Wichtige Formulare und Anlagen:

  • Mantelbogen (Hauptvordruck) für persönliche angaben

  • Anlage N für individuell versteuerte minijobs und anderen arbeitslohn

  • Ggf. Anlage Vorsorgeaufwand für Renten- und Krankenversicherungsbeiträge

Checkliste für deinen Minijob:

  • Prüfe anhand der Lohnabrechnung, ob der Minijob pauschal oder individuell versteuert wurde.

  • Sammle alle lohnsteuerbescheinigungen (nur bei individueller versteuerung vorhanden).

  • Dokumentiere fahrtkosten und andere Werbungskosten, das ist nur bei individueller versteuerung relevant.

  • Nutze ELSTER oder ein Steuerprogramm: Viele Lohn- und Rentendaten werden automatisch übernommen.

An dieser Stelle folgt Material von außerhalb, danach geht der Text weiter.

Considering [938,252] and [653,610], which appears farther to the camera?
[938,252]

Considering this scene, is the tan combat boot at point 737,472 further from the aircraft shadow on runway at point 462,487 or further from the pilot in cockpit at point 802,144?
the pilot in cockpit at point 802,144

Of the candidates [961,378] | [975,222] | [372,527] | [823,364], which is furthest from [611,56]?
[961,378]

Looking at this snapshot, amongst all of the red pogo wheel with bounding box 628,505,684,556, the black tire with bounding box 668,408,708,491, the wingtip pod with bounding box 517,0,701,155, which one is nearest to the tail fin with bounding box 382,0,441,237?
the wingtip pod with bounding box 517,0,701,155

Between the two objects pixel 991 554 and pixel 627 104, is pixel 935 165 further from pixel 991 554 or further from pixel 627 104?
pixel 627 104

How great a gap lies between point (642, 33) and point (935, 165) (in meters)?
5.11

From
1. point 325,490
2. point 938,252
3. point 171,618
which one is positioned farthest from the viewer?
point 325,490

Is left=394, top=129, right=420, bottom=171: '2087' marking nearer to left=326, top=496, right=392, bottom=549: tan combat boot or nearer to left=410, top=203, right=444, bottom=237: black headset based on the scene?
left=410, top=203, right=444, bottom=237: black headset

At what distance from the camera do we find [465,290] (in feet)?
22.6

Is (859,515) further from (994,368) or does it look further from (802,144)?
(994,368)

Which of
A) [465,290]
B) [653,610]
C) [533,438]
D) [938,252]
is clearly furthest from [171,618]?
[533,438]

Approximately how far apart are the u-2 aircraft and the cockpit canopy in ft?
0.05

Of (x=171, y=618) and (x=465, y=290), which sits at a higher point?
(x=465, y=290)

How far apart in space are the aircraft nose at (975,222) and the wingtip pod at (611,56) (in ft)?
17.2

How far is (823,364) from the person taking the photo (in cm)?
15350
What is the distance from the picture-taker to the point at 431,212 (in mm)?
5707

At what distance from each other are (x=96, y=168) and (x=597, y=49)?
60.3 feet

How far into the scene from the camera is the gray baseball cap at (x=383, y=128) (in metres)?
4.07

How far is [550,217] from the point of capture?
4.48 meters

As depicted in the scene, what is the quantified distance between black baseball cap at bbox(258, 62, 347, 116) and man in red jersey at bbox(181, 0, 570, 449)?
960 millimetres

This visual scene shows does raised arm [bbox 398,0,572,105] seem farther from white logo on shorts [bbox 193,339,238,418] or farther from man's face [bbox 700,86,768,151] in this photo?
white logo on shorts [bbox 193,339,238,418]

Auf einem Schreibtisch liegt ein Kalender, in dem ein bestimmtes Datum eingekreist ist, neben dem ein Stift liegt. Diese Szene könnte für Menschen relevant sein, die sich mit der Steuererklärung für ihren Minijob oder Nebenjob beschäftigen.

Fazit: Minijob steuerlich richtig einordnen und unnötige Fehler vermeiden

  • Ein Minijob ist selten komplett steuerfrei, aber die pauschale übernimmt in der regel der arbeitgeber, sodass für dich als minijobber kein Aufwand entsteht.

  • Pauschal versteuerte geringfügige beschäftigungen tauchen in der einkommensteuererklärung nicht auf.

  • Individuell versteuerte minijobs und kurzfristige beschäftigungen gehören in die anlage N.

  • Bei mehreren minijobs oder steuerklasse VI lohnt sich die Prüfung einer Steuererstattung unter allen umständen.

Gerade bei gemischten Konstellationen, hauptberuf plus Minijob, mehrere minijobs, kurzfristige beschäftigung, kann eine sorgfältige steuererklärung bares geld bringen. Wirf einen blick auf deine Lohnabrechnungen, kläre die besteuerung und nutze die möglichkeiten, die dir der stand des Steuerrechts 2026 bietet. So vermeidest du Fehler und holst dir vor allem bei individueller versteuerung zu viel gezahlte steuer zurück.

Dieser Artikel wurde mit Blogie erstellt.